Duff RA. Inquiry (Oslo) 2015; 58(2): 189-220.

Copyright

(Copyright © 2015, Informa - Taylor and Francis Group)

DOI

10.1080/0020174X.2015.986855

PMID

unavailable

Abstract

The article offers an Aristotelian analysis of emotion-based defences in criminal law: someone who commits an offence is entitled to an excuse if she was motivated by a justifiably aroused and strongly felt emotion that gave her good (albeit not good enough) reason to commit the offence and that might have destabilised the practical rationality even of a 'reasonable' person. This analysis captures the logical structure of duress and provocation as excuses--and also shows why provocation is controversial (and should perhaps be rejected) as even a partial defence.
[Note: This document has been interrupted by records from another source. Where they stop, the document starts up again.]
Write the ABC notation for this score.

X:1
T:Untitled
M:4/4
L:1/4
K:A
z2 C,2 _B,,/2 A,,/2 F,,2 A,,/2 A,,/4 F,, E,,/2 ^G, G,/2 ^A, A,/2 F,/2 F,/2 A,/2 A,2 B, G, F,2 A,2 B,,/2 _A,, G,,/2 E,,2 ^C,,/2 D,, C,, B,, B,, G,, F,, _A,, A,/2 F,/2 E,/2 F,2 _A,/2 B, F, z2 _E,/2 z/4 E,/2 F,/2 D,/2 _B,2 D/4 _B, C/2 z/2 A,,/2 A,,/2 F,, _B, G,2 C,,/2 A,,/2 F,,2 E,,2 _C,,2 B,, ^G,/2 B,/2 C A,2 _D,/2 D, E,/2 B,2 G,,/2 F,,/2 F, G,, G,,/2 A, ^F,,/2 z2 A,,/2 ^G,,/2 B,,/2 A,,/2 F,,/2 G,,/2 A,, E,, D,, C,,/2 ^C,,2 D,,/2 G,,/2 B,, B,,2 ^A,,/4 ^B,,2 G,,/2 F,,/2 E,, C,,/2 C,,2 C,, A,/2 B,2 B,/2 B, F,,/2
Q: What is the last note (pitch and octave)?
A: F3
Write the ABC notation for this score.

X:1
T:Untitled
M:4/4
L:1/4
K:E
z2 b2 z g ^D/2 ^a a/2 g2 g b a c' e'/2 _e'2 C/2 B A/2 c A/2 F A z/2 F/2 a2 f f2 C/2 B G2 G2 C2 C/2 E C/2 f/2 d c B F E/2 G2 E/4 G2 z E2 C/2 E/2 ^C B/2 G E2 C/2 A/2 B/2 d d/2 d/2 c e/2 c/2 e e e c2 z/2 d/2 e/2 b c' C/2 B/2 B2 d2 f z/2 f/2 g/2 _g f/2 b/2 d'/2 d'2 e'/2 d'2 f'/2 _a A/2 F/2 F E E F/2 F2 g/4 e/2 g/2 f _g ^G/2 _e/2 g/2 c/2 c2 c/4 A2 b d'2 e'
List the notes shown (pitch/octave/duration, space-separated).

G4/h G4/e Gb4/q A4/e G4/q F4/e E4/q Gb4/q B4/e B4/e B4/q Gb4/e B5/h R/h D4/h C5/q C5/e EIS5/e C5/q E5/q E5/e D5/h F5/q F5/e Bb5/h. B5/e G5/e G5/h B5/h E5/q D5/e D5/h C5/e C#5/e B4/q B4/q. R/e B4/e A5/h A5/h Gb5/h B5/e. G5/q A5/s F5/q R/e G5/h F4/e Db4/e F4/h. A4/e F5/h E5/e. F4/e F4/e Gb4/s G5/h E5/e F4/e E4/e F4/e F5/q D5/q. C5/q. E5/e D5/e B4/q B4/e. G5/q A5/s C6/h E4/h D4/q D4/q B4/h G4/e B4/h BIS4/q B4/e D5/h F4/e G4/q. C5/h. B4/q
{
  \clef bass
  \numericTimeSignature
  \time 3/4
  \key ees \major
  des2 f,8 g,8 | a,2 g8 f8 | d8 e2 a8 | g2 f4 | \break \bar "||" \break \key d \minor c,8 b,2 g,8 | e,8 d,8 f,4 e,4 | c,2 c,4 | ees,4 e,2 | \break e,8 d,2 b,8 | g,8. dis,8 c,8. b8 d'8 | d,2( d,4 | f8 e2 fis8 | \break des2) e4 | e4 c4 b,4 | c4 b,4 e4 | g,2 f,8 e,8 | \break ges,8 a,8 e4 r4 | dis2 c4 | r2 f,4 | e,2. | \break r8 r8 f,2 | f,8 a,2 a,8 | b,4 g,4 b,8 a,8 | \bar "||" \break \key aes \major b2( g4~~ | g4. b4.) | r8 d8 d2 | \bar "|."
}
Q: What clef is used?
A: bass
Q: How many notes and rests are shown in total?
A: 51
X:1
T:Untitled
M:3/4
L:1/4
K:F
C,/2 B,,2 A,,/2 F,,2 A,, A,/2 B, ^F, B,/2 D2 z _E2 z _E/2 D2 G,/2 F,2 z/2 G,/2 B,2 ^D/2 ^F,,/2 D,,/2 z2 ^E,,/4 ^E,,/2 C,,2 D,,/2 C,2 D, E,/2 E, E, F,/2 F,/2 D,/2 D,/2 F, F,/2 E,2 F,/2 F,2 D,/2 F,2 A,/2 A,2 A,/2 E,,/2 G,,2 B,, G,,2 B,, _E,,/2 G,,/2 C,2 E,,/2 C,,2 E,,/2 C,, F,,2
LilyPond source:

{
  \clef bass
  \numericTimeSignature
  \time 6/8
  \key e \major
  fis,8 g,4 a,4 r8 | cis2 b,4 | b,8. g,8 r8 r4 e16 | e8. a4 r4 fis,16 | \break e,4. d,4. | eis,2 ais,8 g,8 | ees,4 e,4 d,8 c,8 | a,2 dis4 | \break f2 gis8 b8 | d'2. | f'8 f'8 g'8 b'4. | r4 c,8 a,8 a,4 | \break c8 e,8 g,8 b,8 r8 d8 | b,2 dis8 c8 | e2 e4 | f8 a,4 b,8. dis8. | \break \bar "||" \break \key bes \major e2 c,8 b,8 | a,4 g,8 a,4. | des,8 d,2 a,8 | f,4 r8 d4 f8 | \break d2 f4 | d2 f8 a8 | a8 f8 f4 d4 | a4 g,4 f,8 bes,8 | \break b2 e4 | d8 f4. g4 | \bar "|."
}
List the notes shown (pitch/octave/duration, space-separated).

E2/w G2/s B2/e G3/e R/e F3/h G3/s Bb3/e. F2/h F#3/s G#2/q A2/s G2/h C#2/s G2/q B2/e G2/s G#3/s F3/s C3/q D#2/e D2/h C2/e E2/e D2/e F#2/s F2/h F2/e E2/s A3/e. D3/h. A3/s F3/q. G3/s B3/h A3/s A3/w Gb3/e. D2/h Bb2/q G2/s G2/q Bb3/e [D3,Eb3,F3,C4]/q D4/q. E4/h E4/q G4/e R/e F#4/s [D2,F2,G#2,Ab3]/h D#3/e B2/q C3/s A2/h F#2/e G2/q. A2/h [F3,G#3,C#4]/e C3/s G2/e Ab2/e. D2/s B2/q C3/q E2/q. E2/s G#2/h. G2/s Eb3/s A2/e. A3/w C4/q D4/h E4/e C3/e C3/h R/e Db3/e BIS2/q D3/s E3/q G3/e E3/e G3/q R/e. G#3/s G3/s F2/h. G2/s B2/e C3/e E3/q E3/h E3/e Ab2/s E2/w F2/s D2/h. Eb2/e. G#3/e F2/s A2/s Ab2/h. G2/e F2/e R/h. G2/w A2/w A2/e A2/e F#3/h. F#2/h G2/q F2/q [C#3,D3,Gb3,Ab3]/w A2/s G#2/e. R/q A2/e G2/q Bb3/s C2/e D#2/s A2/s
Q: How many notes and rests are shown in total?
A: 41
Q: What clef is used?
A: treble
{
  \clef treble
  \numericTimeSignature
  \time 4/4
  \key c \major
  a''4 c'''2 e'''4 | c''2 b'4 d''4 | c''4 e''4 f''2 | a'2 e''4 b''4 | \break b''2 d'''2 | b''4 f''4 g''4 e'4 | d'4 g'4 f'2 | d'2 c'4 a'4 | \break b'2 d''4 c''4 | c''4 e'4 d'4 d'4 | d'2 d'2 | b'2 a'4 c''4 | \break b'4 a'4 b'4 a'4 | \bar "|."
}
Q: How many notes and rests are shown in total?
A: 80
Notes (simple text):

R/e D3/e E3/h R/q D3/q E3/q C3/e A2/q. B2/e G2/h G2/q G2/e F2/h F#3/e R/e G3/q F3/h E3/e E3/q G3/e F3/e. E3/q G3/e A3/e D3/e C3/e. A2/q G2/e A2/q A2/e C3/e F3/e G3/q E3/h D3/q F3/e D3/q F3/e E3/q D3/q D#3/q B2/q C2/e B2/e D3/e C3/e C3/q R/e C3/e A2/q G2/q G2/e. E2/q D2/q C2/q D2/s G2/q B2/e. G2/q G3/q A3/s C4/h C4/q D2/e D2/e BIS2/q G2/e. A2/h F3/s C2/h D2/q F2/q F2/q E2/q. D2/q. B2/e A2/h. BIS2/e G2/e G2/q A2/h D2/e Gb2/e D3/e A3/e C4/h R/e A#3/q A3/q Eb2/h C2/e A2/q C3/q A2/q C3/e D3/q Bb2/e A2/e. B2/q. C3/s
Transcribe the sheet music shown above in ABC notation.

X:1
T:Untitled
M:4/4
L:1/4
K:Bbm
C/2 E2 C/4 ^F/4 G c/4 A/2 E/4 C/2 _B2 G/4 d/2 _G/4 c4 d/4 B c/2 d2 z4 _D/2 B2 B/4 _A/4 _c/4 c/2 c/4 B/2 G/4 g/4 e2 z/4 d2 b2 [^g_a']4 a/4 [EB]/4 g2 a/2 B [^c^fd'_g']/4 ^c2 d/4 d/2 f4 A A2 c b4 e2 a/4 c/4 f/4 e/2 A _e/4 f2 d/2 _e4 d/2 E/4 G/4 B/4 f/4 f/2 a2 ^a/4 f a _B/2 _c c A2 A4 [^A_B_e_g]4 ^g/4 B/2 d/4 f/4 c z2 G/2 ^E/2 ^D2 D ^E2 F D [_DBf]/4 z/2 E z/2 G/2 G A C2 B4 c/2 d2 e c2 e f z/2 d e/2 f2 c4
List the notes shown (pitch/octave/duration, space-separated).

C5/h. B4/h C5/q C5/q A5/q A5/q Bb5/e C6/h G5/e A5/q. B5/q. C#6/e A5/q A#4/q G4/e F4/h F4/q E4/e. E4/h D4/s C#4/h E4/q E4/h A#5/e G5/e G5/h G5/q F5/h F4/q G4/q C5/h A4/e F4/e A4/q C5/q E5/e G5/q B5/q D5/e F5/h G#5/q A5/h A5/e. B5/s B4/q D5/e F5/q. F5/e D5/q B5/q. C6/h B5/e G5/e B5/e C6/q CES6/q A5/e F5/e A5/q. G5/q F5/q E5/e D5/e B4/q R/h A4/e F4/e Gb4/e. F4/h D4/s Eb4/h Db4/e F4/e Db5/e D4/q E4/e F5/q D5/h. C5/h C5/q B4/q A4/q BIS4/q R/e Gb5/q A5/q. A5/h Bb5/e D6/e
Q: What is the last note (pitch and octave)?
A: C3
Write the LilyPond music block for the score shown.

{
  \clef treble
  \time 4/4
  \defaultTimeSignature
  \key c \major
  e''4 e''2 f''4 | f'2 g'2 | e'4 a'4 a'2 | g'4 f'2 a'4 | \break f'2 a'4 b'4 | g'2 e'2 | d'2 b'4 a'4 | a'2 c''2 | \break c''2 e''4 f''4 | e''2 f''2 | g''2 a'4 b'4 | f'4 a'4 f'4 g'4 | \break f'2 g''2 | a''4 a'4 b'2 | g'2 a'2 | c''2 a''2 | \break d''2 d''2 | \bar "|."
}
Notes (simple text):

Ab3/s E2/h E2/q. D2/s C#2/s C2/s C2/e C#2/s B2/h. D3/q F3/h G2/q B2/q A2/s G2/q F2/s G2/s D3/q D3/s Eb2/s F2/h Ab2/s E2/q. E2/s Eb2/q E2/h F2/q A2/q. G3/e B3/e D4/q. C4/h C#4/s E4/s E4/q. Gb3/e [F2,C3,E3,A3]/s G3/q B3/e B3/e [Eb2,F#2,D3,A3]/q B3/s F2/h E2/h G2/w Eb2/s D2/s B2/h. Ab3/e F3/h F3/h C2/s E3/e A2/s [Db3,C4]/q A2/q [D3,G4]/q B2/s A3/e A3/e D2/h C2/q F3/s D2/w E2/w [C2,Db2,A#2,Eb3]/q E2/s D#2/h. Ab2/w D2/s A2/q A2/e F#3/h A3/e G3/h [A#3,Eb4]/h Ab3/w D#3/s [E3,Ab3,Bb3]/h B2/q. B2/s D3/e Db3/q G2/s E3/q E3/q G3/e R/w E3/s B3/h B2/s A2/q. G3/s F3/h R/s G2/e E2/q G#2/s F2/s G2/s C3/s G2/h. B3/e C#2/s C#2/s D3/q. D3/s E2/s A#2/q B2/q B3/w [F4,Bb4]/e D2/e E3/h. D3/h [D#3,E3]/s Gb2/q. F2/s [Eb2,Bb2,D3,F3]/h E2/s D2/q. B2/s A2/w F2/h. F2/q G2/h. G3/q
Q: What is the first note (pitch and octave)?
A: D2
This pattern of analysis is then applied to compassion as a motivation for assisting another's death, in the light of some recent developments in English criminal law's treatment of assisting suicide: even if we accept that (in the law's eyes) such assistance cannot be justified, we can see how compassion can ground an excuse, and make sense of the Director of Public Prosecution's recently published Policy for dealing with cases of assisting suicide. Finally, the article briefly discusses the question of whether, if we accept that assisting suicide can sometimes be justified, compassion should play any essential role as an element in such justification. © 2015 Taylor & Francis.